People leave Med-Surg because it's hard, and you don't get the reward or recognition of other specialty units like ER or ICU. They leave because it's often downgraded and ignored and considered "less than" other specialities.
We rock. We work hard, and we get ignored, and we go back anyway.
Because we're not standard, and we're not boring. And man, I DESPISE that so much of nursing still craps all over us, because damn, our job is hard and it takes special nurses to do damn good med-surg care.
I went to a AS/ADN program and graduated. I went on for my BSN, snd they changed the curriculum to "more theory" to prepare for BSN. I'm glad I went the way I did; labs; classroom, clinicals/sim labs. The new group drew collages the first year on pt health. Needless to say, our only hospital now has new grads work for up to 6 months as a CNA, then an LPN/Tele rotation, and if you make it past all of that, boom, your hired as a RN/BSN. I think it makes sense. However, my classmates spent most of their time learning NURSRING, not just theory. Our classmates were hired right out of the ADN because we were prepared... For the most part. Our mandatory preceptorships helped that, also. And we were reminded "you know nothing, new grad. So don't act like the King or you'll be sent off to the Wall"

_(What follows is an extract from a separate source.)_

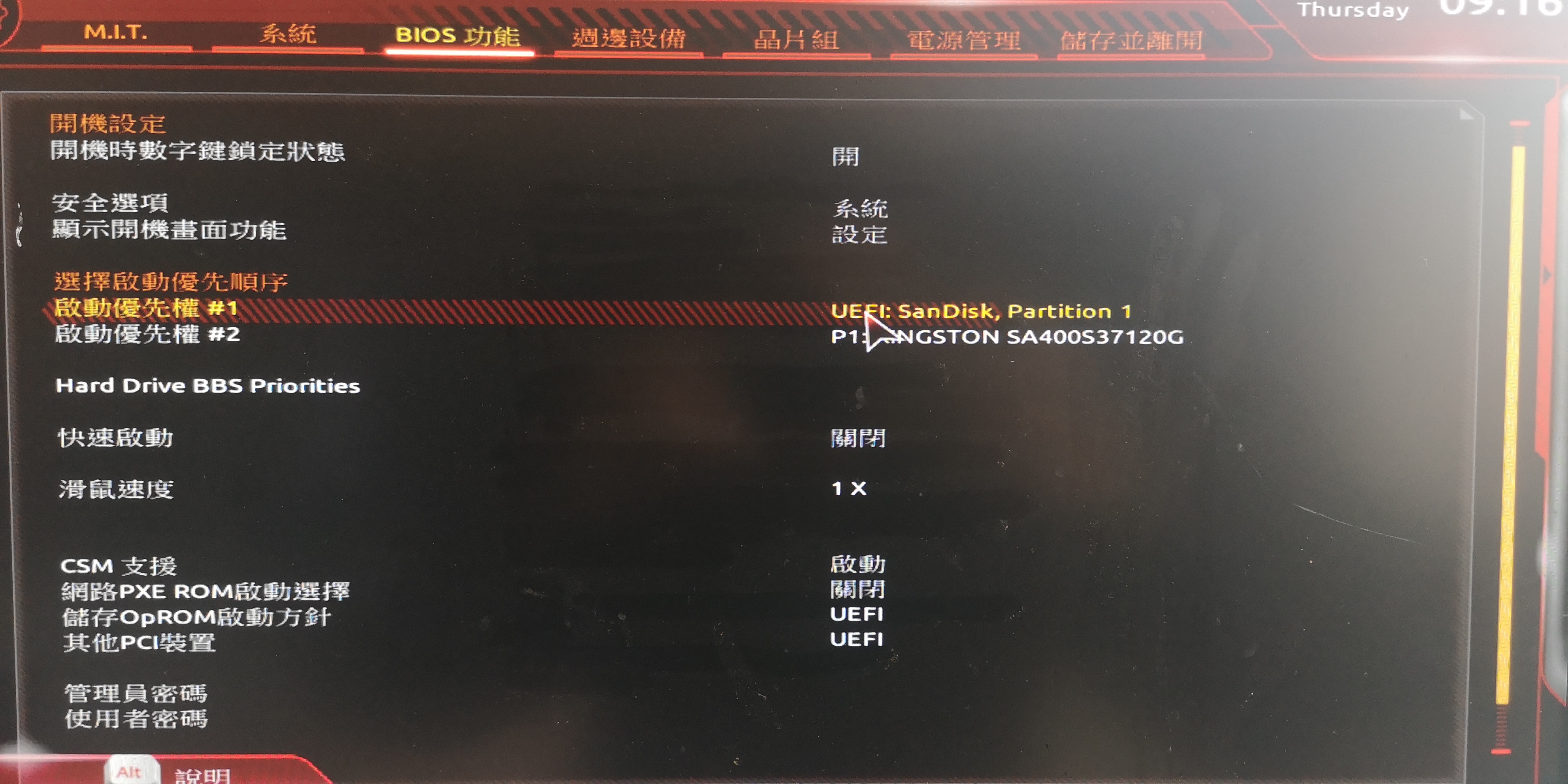 deepin系统怎么制作win7启动u盘,自己怎么u盘启动给电脑做系统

Grn Tea, I remember you writing a post some time ago where you complained about how inept the nurses were who assessed you in the ER when you were pretty ill, and how you had to tell them what to do. Have you changed your mind now? I seem to remember you didn't appreciate receiving less than optimum care. As for knife and gun club, well, you are free to use hyperbole.
"The Knife and Gun Club" is a term commonly used by ER nurses everywhere as a rueful description of the occasional night where everyone who comes in seems to be a member. Not my hyperbole, can't begin to take credit for that.

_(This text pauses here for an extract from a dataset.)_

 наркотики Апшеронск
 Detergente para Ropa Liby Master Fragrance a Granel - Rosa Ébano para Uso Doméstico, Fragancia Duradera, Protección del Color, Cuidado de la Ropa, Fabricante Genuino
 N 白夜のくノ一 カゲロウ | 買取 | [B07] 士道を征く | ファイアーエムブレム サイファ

As as I am growing old and feeble and can't remember crap, I do not remember posting any such thing about an ER visit for myself. I've only been in an ER as a patient a few times in my life, thankfully. I've gotten lousy care as an inpatient, but not from nurses that much. Sure that was me?
As as to my opinion about training new nurses in ER, you will note that I specified observing and learning from others as part of the progression from novice to expert would be the same there as anywhere else. Combine that with "hire for attitude, train for aptitude" and that would be a good description of how to do it.

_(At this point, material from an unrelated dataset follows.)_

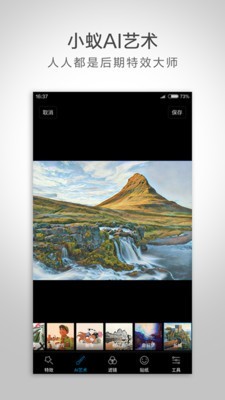 小蟻微單相機app安卓版 v2.2.1綠色版0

I was a new grad hired into a critical care area, a 17-bed PACU in a 700-bed hospital, and thus began a 20-year career in critical care, ICU, grad school p, and clin spec in the field. I did have an excellent nursing university school education and had worked for three years as a nursing assistant (one year of full-time) too before graduating, so basic care and handling was second nature by then. As a student I never put in one IV, Foley, or Salem sump, but seriously, those easy tasks were never my focus. I figured, correctly, that when the time came I'd do 'em, master them, and that would be that. A year post grad and while I didn't need to stick veins much because all my patients came with central lines to draw from, all those other manipulative things were just... stuff. The real skills were assessment and knowing what to do next, how to anticipate problems and head them off, and teamwork. Those are the real skills of nursing. I do believe that the right person can learn them in ER or any other place, given attitude and aptitude.
Someone who may not be ready to start in ER or critical care WOULD be well-advised to spend some quality time in M/S to learn assessment and patient-handling, however.
Rose_Queen, BSN, MSN, RN
6 Articles; 12,051 Posts
And this is why some units prefer nurses who have only worked in the specialty or are new grads. No bad habits to break and they (new grads) can be molded into exactly what the unit wants.